Good and evil, light and dark, positive and negative. In every instance, you choose whether you’re the hero or the villain. How? By the interpretation of the scene you’re experiencing.

If you seek-out the bad, you create it. If you seek-out the good, you create that too. So which do you see? You think your negativity only affects you, or do you even consider it? Either way, you contribute to the scene you’re experiencing based on your attitude.

You want a better world? Then see it. You’ll witness it transform before your eyes. Want the worst? Keep seeing the worst in everything that parades past.

You can be the one that lightens the mood or the one that tosses a grenade of pessimism into the air.

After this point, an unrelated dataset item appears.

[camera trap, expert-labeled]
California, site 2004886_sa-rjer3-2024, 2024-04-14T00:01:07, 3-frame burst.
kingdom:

Hero or villain — choose by the attitude you share with the world around you.

Disappearing Act

While it’s true that we can conjure things into existence, can we likewise make things disappear?

Imagine it this way: you walk into a familiar room but there’s a different smell than you’re used to. You ignore the odor and go about your business as usual. Not long after, you become “nose-blind” to the scent and don’t even notice it anymore. Or, imagine looking at a photo of yourself standing in front of a monument. You notice your shoelace is untied in the picture, but you don’t give it a second thought. You’re too busy remembering the feeling of grandeur of the day you visited that monument.

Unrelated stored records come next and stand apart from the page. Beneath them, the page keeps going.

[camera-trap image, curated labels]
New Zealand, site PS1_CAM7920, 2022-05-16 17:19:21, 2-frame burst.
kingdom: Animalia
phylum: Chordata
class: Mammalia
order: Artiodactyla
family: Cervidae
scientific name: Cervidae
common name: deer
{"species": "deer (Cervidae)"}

By not focusing on something, by not giving it your energy, it disappears.

Now imagine the previous scenes from a different perspective. You walk into a familiar room that contains a different smell. Although this time, you’re obsessed by it. “It must be coming from somewhere!! I swear I’ll find it!” You hunt and hunt and the smell only gets stronger as your persistence gives it life. What would have been a fleeting event, has now become your reason for being.

Or how about the photo with your shoelace untied? How could you have been so stupid. Probably the only chance you’ll ever have to visit that monument, and it’s ruined!! Ruined!!!! The shoelace incident will haunt you for the rest of your life. You’ll never take another photo without first checking for perfection.

The circumstances of life will forever parade past you, and if you don’t cling to them, they’ll gladly fade out of existence on their own. It takes no effort to make things disappear. Whereas it does take effort to make things persist.

When you allow the scene to move on, it’s gone. Pain for instance, is a symptom of resistance. It’s like you’ve lassoed the scene as it’s trying to leave and you’re fighting so hard that the rope is burning through your hand. Surrender, let go, stop resisting and the scene will simply move on. There’s no reason to fight, life doesn’t want to hurt you. Let go and things get better.